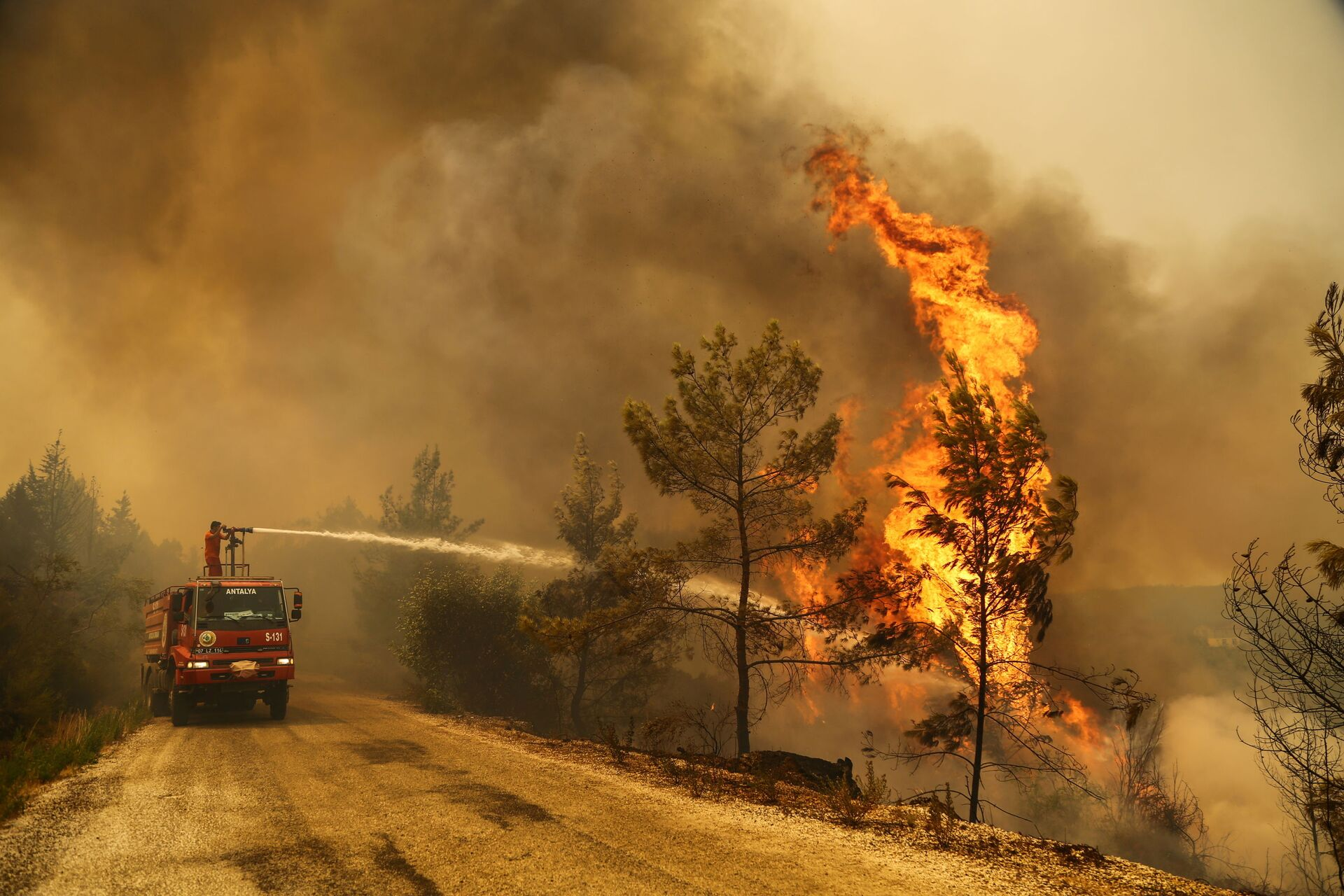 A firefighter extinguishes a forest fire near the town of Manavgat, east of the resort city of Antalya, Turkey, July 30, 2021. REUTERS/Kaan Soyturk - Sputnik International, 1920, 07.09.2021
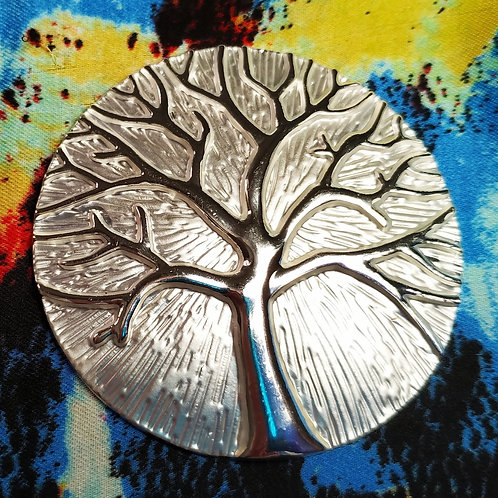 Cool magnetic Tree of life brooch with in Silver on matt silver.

==============================

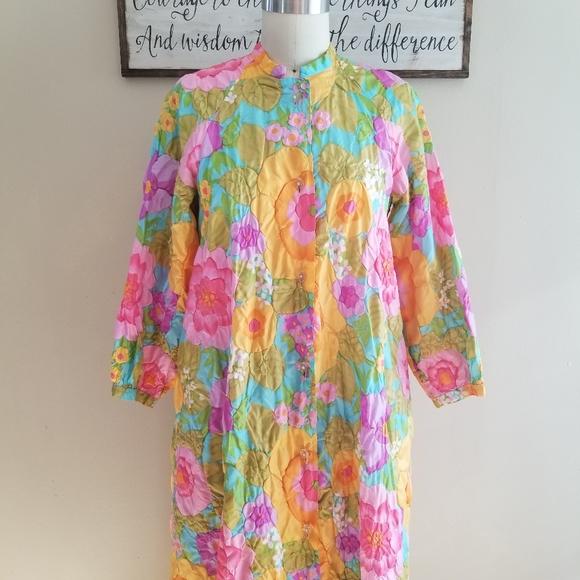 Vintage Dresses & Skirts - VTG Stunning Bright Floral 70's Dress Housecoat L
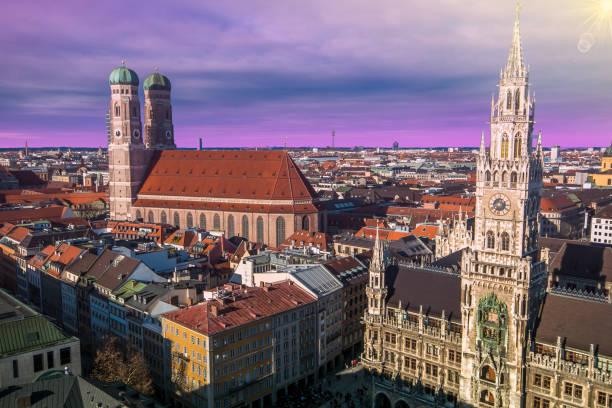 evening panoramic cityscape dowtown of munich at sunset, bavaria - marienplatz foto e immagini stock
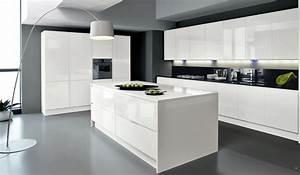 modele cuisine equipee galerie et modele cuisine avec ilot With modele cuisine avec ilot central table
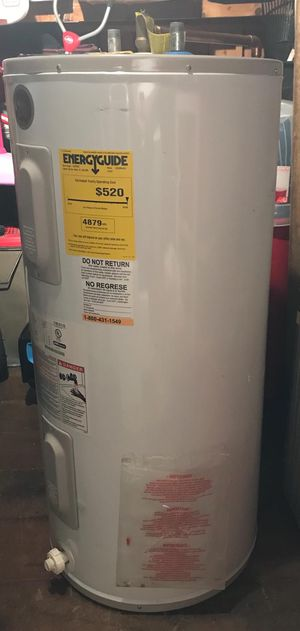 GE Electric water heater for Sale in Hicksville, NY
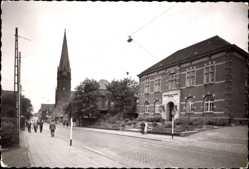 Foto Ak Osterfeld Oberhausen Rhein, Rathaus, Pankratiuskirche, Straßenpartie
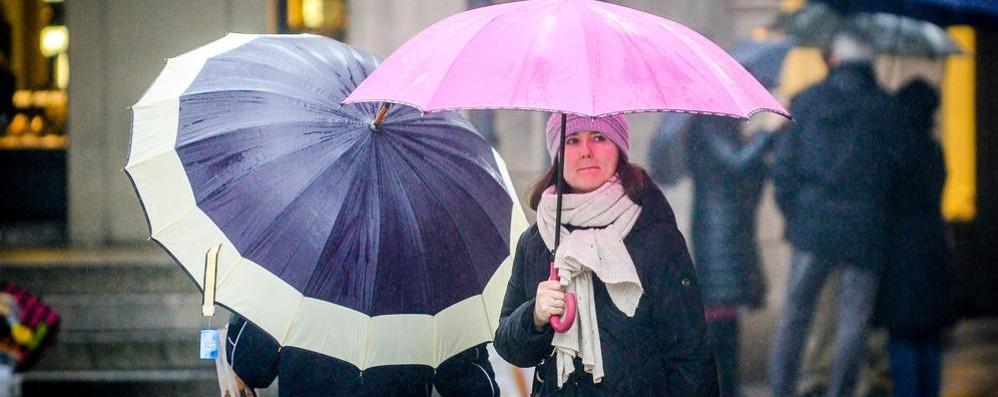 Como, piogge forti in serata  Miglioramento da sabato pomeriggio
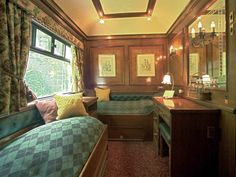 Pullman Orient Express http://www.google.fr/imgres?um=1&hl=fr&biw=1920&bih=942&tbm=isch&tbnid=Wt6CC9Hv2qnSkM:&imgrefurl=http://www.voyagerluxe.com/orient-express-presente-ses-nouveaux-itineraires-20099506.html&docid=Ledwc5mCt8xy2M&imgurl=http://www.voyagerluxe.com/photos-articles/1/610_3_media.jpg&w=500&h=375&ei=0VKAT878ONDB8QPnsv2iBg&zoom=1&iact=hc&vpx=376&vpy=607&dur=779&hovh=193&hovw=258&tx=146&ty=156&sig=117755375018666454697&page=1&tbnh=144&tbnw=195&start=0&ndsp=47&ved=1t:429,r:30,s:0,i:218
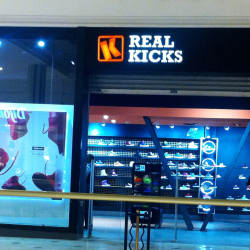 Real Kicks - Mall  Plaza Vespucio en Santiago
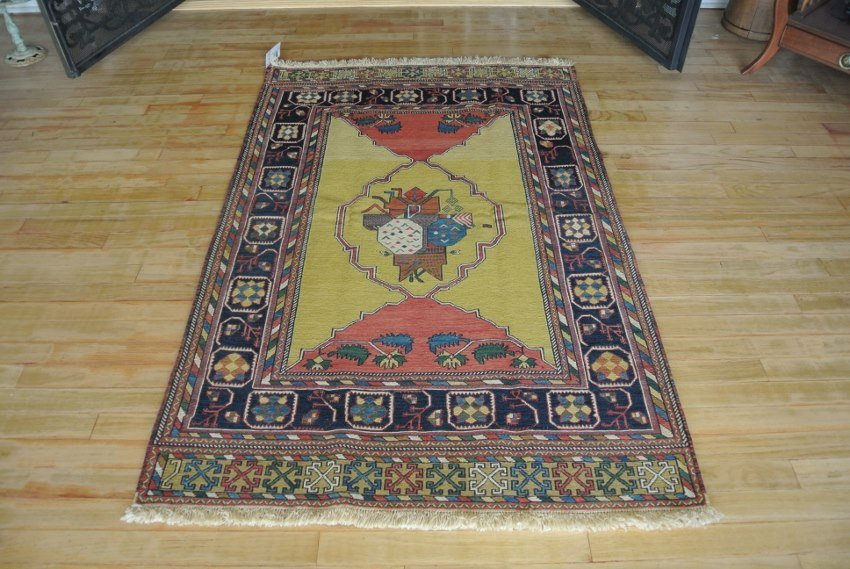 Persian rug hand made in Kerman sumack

==============================

_YOUR INSTRUCTIONS_:
Above is the material; set down exactly its lines from the one containing "GE Electric water" down to the one containing "Persian rug hand made in Kerman sumack", both included, leaving out any pictures.

_SOLVED PROBLEM_:
 GE Electric water heater for Sale in Hicksville, NY
 Foto Ak Osterfeld Oberhausen Rhein, Rathaus, Pankratiuskirche, Straßenpartie
 Como, piogge forti in serata  Miglioramento da sabato pomeriggio
 Pullman Orient Express http://www.google.fr/imgres?um=1&hl=fr&biw=1920&bih=942&tbm=isch&tbnid=Wt6CC9Hv2qnSkM:&imgrefurl=http://www.voyagerluxe.com/orient-express-presente-ses-nouveaux-itineraires-20099506.html&docid=Ledwc5mCt8xy2M&imgurl=http://www.voyagerluxe.com/photos-articles/1/610_3_media.jpg&w=500&h=375&ei=0VKAT878ONDB8QPnsv2iBg&zoom=1&iact=hc&vpx=376&vpy=607&dur=779&hovh=193&hovw=258&tx=146&ty=156&sig=117755375018666454697&page=1&tbnh=144&tbnw=195&start=0&ndsp=47&ved=1t:429,r:30,s:0,i:218
 Real Kicks - Mall  Plaza Vespucio en Santiago
 Persian rug hand made in Kerman sumack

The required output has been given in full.